_SELECTION_:
──────────
Reimagining Hydropower and Green Hydrogen

Hydropower projects can produce green hydrogen

The US, European Union, and other countries that have set net-zero carbon emission targets and participate in the Paris Accord are placing big bets on wind and solar to produce green hydrogen (H2). Here in the US lawmakers and policy makers seem to have overlooked hydropower as a source of renewable energy even though it accounts for 52 percent of the nation’s renewable electricity generation and 7 percent of total electricity generation . For example, indigenous communities and environmental groups are opposed to hydropower because of its impacts on fish, wildlife, and water quality.

Many hydropower owners are taking a hard look at the economic value of their projects in light of climate change, aging infrastructure, increased operating costs due to environmental compliance, and evolving electricity markets. Many small hydropower projects are especially affected by the above factors since they provide only electric energy and not the peaking capacity and ancillary services valued by the electric grid. Nevertheless, these projects have value since a growing number now contain license conditions to reduce environmental impacts when they were initially built. In a previous column, this author also discussed a way for owners of “low impact hydropower” to fully monetize their project’s attributes by seeking renewable energy certificates (RECs).

This author now also suggests that hydropower can play a significant role in jumpstarting the production and distribution of green hydrogen (H2). However, this will require all hydropower owners and developers to reimagine how their projects will operate and diversify their revenue streams over the next 20 years. If hydropower projects can produce sufficient quantities of green H2, they could accelerate efforts to decarbonize natural gas by blending green H2 in the natural gas grid and help states meet their net-zero emissions. On November 23, 2020, Southern California Gas Co. and San Diego Gas and Electric announced the creation of a Hydrogen Blending Demonstration Program . This program is the first in California and the nation.

One of the biggest challenges with the hydropower industry has been its laser focus of trying to influence Congress and regulators on streamlining the siting process instead of reimagining a non-traditional role for hydropower outside of the electric grid. The National Hydropower Association (NHA) has influenced both Congress and the Federal Energy Regulatory Commission (FERC) to streamline its environmental and regulatory reviews to some degree. The NHA has had some success to date but is still short of what is expected by many hydropower owners and developers . For example, FERC has promulgated an expedited process for issuing original licenses for qualifying facilities at existing nonpower dams and for closed-loop pumped storage projects, pursuant to sections 3003 and 3004 of the America’s Water Infrastructure Act of 2018. NHA has also seen progress in extending the time to construct new hydropower projects and set a minimum FERC license term of 40 to 50 years instead of 30 to 50 years.
──────────
_COLLECTED MATERIAL_:
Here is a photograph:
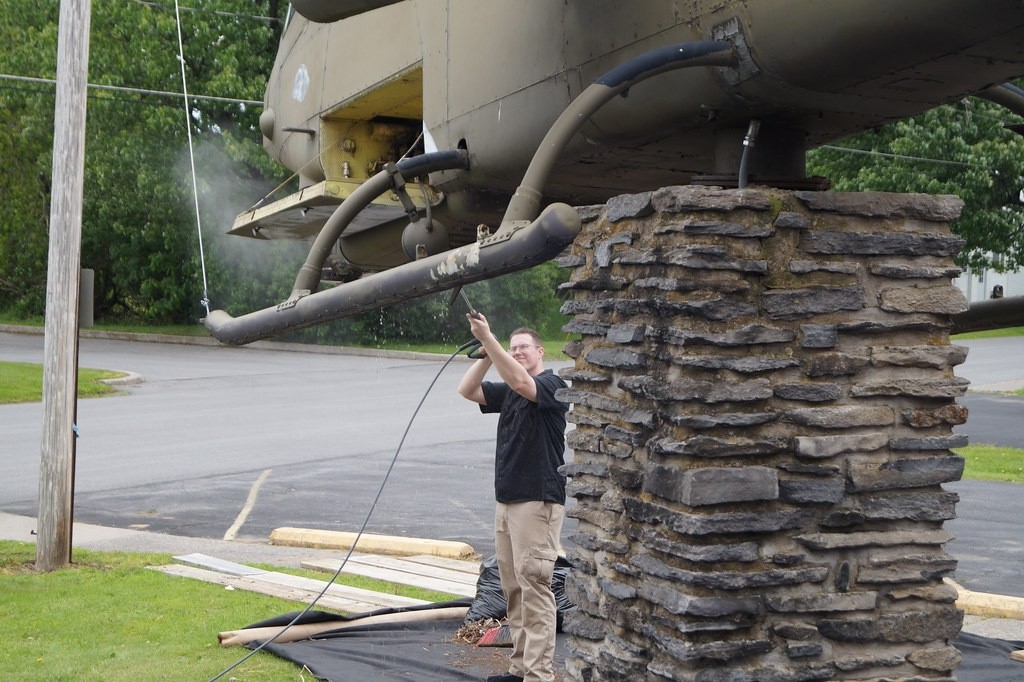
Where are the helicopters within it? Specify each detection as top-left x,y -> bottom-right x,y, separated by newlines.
202,1 -> 1024,347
──────────
_PROBLEM TO SOLVE_: Reproduce everything in the article on hydropower and green hydrogen from "This author now" down to "and the nation.". The data is separate material and has no connection to the article on hydropower and green hydrogen.

_ANSWER_:
This author now also suggests that hydropower can play a significant role in jumpstarting the production and distribution of green hydrogen (H2). However, this will require all hydropower owners and developers to reimagine how their projects will operate and diversify their revenue streams over the next 20 years. If hydropower projects can produce sufficient quantities of green H2, they could accelerate efforts to decarbonize natural gas by blending green H2 in the natural gas grid and help states meet their net-zero emissions. On November 23, 2020, Southern California Gas Co. and San Diego Gas and Electric announced the creation of a Hydrogen Blending Demonstration Program . This program is the first in California and the nation.